Implications for Reserve Estimation
These findings have practical implications for stochastic loss reserving:
Ignoring calendar year correlation understates reserve uncertainty. The positive correlation between cells on the same diagonal means that unfavorable calendar year effects (higher inflation, adverse legal developments) will simultaneously affect multiple cells, creating correlated reserve errors.
The magnitude of correlation varies by line. Personal Auto reserves may require stronger correlation assumptions (\(\rho \approx 0.17\)) than Workers Compensation (\(\rho \approx 0.05\)).
Simple block AR structures may oversimplify. The empirical evidence suggests correlation decays more slowly than \(\rho^{k+1}\) for nearby calendar years, and the sign reversal at larger distances indicates mean-reversion effects not captured by the simple model.
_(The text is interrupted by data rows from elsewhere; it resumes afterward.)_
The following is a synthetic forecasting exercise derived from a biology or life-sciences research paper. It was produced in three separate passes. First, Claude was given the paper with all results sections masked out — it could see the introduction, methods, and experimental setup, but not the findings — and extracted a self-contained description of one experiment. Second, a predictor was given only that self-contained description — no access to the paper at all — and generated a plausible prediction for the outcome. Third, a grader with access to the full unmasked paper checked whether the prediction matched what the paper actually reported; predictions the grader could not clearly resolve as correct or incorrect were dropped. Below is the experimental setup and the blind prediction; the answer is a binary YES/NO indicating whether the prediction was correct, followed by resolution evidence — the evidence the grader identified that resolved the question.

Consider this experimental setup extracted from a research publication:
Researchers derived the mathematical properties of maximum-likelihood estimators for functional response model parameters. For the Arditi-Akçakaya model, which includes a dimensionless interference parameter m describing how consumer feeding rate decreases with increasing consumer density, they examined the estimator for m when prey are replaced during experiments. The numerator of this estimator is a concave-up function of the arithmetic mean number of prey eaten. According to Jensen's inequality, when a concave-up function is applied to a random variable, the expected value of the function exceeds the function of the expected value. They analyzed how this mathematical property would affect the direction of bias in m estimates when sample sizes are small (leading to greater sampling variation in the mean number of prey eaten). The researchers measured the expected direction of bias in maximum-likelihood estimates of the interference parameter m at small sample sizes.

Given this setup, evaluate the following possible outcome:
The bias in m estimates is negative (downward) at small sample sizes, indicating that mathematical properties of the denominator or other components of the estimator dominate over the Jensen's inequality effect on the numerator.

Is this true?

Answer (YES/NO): NO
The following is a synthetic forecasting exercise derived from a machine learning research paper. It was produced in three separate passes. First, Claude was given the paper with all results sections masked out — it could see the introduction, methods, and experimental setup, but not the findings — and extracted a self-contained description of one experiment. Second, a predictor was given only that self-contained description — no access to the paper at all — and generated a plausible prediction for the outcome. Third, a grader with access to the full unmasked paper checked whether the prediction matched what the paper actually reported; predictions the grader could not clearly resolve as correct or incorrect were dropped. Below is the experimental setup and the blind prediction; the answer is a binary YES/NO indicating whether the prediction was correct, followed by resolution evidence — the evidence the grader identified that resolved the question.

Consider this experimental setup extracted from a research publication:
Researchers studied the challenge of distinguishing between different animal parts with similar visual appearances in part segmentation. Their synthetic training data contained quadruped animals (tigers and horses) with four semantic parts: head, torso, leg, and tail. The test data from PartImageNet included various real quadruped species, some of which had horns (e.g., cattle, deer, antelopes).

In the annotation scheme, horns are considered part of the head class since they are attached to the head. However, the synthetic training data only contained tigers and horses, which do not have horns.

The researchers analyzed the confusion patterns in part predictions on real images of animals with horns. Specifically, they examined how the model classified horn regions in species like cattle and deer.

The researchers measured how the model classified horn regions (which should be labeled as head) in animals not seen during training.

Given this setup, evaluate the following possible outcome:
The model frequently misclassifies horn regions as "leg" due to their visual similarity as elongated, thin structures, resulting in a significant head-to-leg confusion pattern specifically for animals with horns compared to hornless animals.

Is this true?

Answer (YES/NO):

Reasonable parameter ranges for simulation. When simulating correlated loss triangles, a same-diagonal correlation of \(\rho \in [0.05, 0.20]\) appears reasonable based on this analysis, with the specific value depending on line of business.
Technical Notes
Standardization: We use residuals from a simple log-linear model rather than raw values to remove systematic accident year and development period effects that would otherwise dominate the correlation structure.
Spearman correlation: We use rank correlation to be robust to outliers and non-normality in the loss distributions. Pearson correlations yield similar but slightly noisier results.
Bootstrap inference: Confidence intervals are computed by resampling triangles (not cells) to preserve the within-triangle correlation structure.
Negative correlations at large distances: This pattern suggests mean-reversion in calendar year effects—a year with unusually high losses tends to be followed (eventually) by years with lower losses. This could reflect mean-reverting inflation or correction of reserve estimates.
The code for this analysis uses the reservetestr package for data access and standard Python libraries (pandas, scipy, matplotlib) for analysis and visualization.